# COMPLETE THE FOLLOWING:
(1) In the Windsor travel blog, at which station did the writers change trains for Windsor and Eton?
(2) Carry on the Windsor travel blog, picking up after its final sentence.

# PAGE EXTRACT:
========================

There'll Always Be an England(The D-Day Darlings or if you prefer Vera Lynn) - A Day At The Royals Favourite Castle,Windsor - 25th August 2016

United Kingdom's flag
Europe » United Kingdom » England » Berkshire » Windsor
August 25th 2016
Published: September 25th 2016
Edit Blog Post

Total Distance: 0 miles / 0 kmMouse: 0,0

Thursday and our last full day in London and its going to be another perfect warm late summers day.

Today we have a plan to visit Windsor Castle and get it ticked off the bucket list.

Our previous trips to London have seen us staying either out the east side or south of London Bridge and too far away to make Windsor a day trip without leaving really early in the morning.

From Brentford though we are just a stone’s throw away, so to speak.

Actually it became a bit of a logistical nightmare to select a transport route to get to Windsor mainly because there was a slightly closer over ground railway station called Kew Bridge which Google wanted us to use yet there were infrequent services from there to take us to the line that would finally get us to Windsor.

So we had to get a bit smarter with the logistics and do it step by step rather than let Google take us all the way in one hit.

This worked out fine in the end and we set off late morning after a bit of a lie in to recover from such a full on day yesterday.

It was a straight forward walk to Brentford over ground rail station where we picked up a train to Feltham where we changed for Windsor and Eton which is at the end of the line just under the grand Windsor Castle.

Making the change was easy enough but we hadn’t read enough about travelling out of the zones that cover the Oyster Card which we were using to pay for the train travel.

When we got to Windsor and Eton the card reader would not acknowledge our Oyster Card which meant that the last sector we had ridden from Feltham to Windsor was without a ticket and the ticket office was closed at Winsor to buy one retrospectively. We hoped the whole thing might work itself out but this was really hopeful and not really going to happen given the technology behind the way the Oyster Card works.

It hadn’t been long since a good size breakfast but a sandwich and a drink was in order so we could get through the 2 to 3 hour tour of Windsor Castle without feeling too peckish.

========================

# RECORDED INFORMATION:
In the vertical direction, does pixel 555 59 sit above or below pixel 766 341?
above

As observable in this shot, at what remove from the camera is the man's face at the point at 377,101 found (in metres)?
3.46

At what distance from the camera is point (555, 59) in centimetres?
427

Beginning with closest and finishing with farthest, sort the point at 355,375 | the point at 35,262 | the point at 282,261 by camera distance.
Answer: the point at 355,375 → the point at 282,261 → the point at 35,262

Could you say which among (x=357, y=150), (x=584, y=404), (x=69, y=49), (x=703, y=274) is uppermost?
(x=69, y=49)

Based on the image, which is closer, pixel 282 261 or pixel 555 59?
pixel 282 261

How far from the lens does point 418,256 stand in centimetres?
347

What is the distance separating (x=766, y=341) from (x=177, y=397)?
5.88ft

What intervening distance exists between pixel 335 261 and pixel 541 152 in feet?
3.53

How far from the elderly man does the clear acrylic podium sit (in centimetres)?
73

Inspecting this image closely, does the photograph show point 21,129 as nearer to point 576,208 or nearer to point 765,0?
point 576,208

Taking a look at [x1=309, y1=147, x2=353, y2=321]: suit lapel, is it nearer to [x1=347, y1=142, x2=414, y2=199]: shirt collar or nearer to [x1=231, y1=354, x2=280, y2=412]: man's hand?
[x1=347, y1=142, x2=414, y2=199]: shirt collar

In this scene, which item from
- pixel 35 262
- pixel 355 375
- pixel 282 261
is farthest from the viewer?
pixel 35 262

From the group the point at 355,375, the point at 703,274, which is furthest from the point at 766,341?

========================

# OUTPUTS IN ORDER:
(1) Feltham

(2)
The walk up to Windsor Castle could be a bit of a tourist trap given that there are so many souvenir shops wanting you to buy branded items before you got to the attraction you came to see. We ignored these on the way in realising that they would still be there on the way home.

With our tickets bought we entered the grounds of the castle that the queen apparently prefers to Bucking ham Palace as her home and picked up the audio guide to have around our necks to inform us of the history and the anecdotal stories of each room as we passed through them the same as we did at Bucking ham Palace yesterday.

Whilst it is warm out in Windsor the lesser built up area means there is more of an appreciable breeze which while warm is also refreshing enough to make it a pleasant day.

After entering through the main portal that a couple of centuries ago used to have a drawbridge when the castle was in fact a defensive building here to protect the city of London from any invading force we were introduced to the surrounds of the main tower where a moat used to be the final defensive line. Today the moat is a very picturesque garden which we are sure the Queen would enjoy strolling around when the public have gone home for the day.

You have the choice of either visiting the State Rooms from here or St Georges Chapel.

We chose the chapel because we had heard so much about it and its history that we thought it would give us a very good introduction to what would follow in the State Rooms.

And what a building it is. Grand to the extreme in its dominance as you stand in the nave and become awe struck by its internal construction and through the audio description realise just how cleverly it was built back in the 14th century.

The history of the Knights of the Garter just oozes from every nook and cranny and every step you take leads you to some other important event in the history of the United Kingdom which has some connection to a reigning monarch of the time. It is such an inspiring building that you really need more time than we had to take in all the history that goes with this place of worship.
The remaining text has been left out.